Records for this task section start

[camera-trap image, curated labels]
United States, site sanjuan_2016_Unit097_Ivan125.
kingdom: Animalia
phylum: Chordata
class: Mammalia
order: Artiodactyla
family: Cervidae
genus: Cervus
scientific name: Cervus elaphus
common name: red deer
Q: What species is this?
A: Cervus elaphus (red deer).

Records for this task section end

▸ **What you should do**: Go through the records and repeat each one exactly as written.

▸ **Expected answer**:
[camera-trap image, curated labels]
United States, site sanjuan_2016_Unit097_Ivan125.
kingdom: Animalia
phylum: Chordata
class: Mammalia
order: Artiodactyla
family: Cervidae
genus: Cervus
scientific name: Cervus elaphus
common name: red deer
Q: What species is this?
A: Cervus elaphus (red deer).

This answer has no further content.